《北京仲裁》专题|ISDS仲裁机制下安全例外条款管辖问题研究——以仲裁庭管辖权能扩张为背景

发布时间: Fri Aug 04 10:49:19 CST 2023   供稿人:李雪娇

本文原载于《北京仲裁》2022年第3辑,总第121辑,本期责任编辑赵菡清,本文作者:黄钰。

摘 要

ISDS仲裁机制下安全例外条款的管辖呈现在矛盾之中。仲裁庭在内部驱动及外部条件加持下通过对IIA相应条款的解释扩张管辖边界,极易将安全例外纳入其中,而本身又尽量避免与之正面交锋,外界也有质疑的声音,如此状态下,为明确ISDS机制下安全例外条款的管辖问题,缔约方可以选择在IIA中明确表达态度,仲裁庭也应当在裁决中给出更充分的解释和更有信服力的说明。

关键词

ISDS仲裁机制 安全例外条款 管辖权 权能扩张


一、问题的提出

近年来ISDS(投资者—东道国争端解决)案件数量剧增,投资仲裁机构的管辖权边界呈现出延展态势,安全例外条款的管辖问题也在这种延展态势下被卷入其中。根据《2022年世界投资报告》,目前ISDS案件数量已达1190起,仲裁庭至少已生成54项实质性裁决,有31项在公共领域,11项涉及管辖权问题,其中不乏关于安全例外的管辖争议,如Devas v.India案。仲裁实践中,仲裁庭有自我扩张管辖权的偏好,这种偏好的达成受益于“自裁管辖原则”,基于此项原则,对于投资者与东道国的管辖争议,一般由仲裁庭作出最终决断。仲裁庭通过对国际投资协定(IIA)相应条款的扩大解释来延展管辖权的边界,而仲裁庭行使管辖权之后所作出的仲裁裁决却不一定有利于投资者与东道国之间利益的平衡。由于IIA促进和保护投资的一贯宗旨,大多数的裁决结果都偏向于投资者利益,如此一来,东道国的公共政策空间则被限缩,尤其在涉及国家安全利益之时,更使得东道国对仲裁庭的管辖权能扩张产生抵触情绪。国家安全关涉主权核心利益,其重要意义不言而喻。面对投资仲裁裁决偏向投资者的失衡现状,部分缔约方已采取一定应对措施,如委内瑞拉、玻利维亚、厄瓜多尔(2009年退出,2021年重新加入)选择退出《ICSID公约》(《华盛顿公约》或《解决国家与他国国民间投资争端公约》),国际投资领域对ISDS仲裁机制的挑战已现端倪。

**任务列表:**
1) 用两句话概括关于ISDS仲裁机制下安全例外条款管辖问题的文本节选。
2) 将文本节选中的句子“国家安全关涉主权核心利益，其重要意义不言而喻。”译成英文。
3) 根据文本节选引用的《2022年世界投资报告》，目前ISDS案件数量已达多少起？

**数据部分:**
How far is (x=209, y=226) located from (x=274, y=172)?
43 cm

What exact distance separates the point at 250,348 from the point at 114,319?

**各题答案:**
1) ISDS仲裁实践中，仲裁庭借助“自裁管辖原则”扩大解释IIA相应条款以延展管辖边界，安全例外条款的管辖问题也被卷入其中。由于多数裁决偏向投资者利益，东道国的公共政策空间被限缩，部分缔约方已选择退出《ICSID公约》；为明确这一管辖问题，缔约方可在IIA中明确表达态度，仲裁庭也应在裁决中给出更充分的解释。

2) National security concerns the core interests of sovereignty, and its importance is self-evident.

3) 1190起。